#### Records supplied ####
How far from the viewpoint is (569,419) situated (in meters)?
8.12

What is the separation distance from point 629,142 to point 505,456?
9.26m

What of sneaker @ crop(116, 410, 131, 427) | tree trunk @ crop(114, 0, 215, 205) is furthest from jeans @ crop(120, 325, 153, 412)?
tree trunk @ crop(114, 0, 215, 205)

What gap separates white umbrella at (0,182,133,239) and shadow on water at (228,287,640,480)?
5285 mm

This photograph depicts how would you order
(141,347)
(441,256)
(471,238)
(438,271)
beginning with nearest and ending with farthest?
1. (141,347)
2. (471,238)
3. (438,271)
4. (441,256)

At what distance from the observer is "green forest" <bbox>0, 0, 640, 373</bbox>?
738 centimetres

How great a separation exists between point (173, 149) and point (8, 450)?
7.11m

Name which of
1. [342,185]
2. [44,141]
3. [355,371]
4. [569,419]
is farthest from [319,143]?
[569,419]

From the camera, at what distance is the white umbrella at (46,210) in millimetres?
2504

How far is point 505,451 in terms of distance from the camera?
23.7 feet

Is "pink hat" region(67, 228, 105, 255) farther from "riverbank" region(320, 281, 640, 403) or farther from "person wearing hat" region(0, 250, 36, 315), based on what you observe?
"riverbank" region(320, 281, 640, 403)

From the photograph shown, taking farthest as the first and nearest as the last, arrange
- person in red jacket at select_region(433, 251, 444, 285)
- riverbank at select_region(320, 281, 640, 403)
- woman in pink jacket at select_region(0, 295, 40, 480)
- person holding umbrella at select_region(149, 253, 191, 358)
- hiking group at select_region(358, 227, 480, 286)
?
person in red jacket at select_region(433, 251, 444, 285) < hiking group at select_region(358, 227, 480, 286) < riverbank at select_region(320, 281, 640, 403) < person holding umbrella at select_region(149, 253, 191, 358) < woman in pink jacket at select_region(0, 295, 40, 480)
####
- **Exercise**
Reproduce every one of the records above verbatim, line for line.

- **Exercise response**
How far from the viewpoint is (569,419) situated (in meters)?
8.12

What is the separation distance from point 629,142 to point 505,456?
9.26m

What of sneaker @ crop(116, 410, 131, 427) | tree trunk @ crop(114, 0, 215, 205) is furthest from jeans @ crop(120, 325, 153, 412)?
tree trunk @ crop(114, 0, 215, 205)

What gap separates white umbrella at (0,182,133,239) and shadow on water at (228,287,640,480)?
5285 mm

This photograph depicts how would you order
(141,347)
(441,256)
(471,238)
(438,271)
beginning with nearest and ending with farthest?
1. (141,347)
2. (471,238)
3. (438,271)
4. (441,256)

At what distance from the observer is "green forest" <bbox>0, 0, 640, 373</bbox>?
738 centimetres

How great a separation exists between point (173, 149) and point (8, 450)?
7.11m

Name which of
1. [342,185]
2. [44,141]
3. [355,371]
4. [569,419]
is farthest from [319,143]?
[569,419]

From the camera, at what distance is the white umbrella at (46,210) in millimetres?
2504

How far is point 505,451 in terms of distance from the camera?
23.7 feet

Is "pink hat" region(67, 228, 105, 255) farther from "riverbank" region(320, 281, 640, 403) or farther from "person wearing hat" region(0, 250, 36, 315), based on what you observe?
"riverbank" region(320, 281, 640, 403)

From the photograph shown, taking farthest as the first and nearest as the last, arrange
- person in red jacket at select_region(433, 251, 444, 285)
- riverbank at select_region(320, 281, 640, 403)
- woman in pink jacket at select_region(0, 295, 40, 480)
- person holding umbrella at select_region(149, 253, 191, 358)
- hiking group at select_region(358, 227, 480, 286)
?
person in red jacket at select_region(433, 251, 444, 285) < hiking group at select_region(358, 227, 480, 286) < riverbank at select_region(320, 281, 640, 403) < person holding umbrella at select_region(149, 253, 191, 358) < woman in pink jacket at select_region(0, 295, 40, 480)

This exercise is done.